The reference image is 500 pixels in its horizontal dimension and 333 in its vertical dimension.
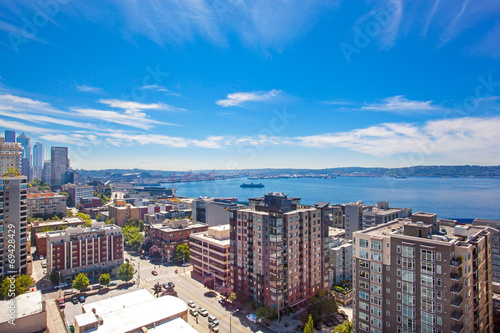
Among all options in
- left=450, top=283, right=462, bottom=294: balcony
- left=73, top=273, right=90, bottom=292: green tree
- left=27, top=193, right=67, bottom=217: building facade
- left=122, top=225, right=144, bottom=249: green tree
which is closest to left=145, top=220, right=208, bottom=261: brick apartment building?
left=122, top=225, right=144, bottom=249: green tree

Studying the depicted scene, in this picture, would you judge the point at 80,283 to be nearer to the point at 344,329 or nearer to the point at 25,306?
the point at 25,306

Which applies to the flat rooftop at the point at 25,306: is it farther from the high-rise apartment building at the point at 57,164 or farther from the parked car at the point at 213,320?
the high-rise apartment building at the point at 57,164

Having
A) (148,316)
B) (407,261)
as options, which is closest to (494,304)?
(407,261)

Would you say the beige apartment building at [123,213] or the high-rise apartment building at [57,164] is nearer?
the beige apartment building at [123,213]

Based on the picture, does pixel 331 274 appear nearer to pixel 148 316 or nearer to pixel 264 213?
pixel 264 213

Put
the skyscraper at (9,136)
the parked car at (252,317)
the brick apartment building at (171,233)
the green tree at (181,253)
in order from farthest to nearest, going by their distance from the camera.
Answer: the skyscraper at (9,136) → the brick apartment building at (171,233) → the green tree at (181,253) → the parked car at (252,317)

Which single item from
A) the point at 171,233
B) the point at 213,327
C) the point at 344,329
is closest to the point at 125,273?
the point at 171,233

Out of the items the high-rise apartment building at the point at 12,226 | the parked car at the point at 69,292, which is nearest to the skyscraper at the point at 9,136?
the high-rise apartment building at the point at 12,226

◆ Set task
Reproduce the listing word for word, from its very first line down to and including the line that contains "- left=122, top=225, right=144, bottom=249: green", and omit the pictures.

◆ Expected output
The reference image is 500 pixels in its horizontal dimension and 333 in its vertical dimension.
Among all options in
- left=450, top=283, right=462, bottom=294: balcony
- left=73, top=273, right=90, bottom=292: green tree
- left=27, top=193, right=67, bottom=217: building facade
- left=122, top=225, right=144, bottom=249: green tree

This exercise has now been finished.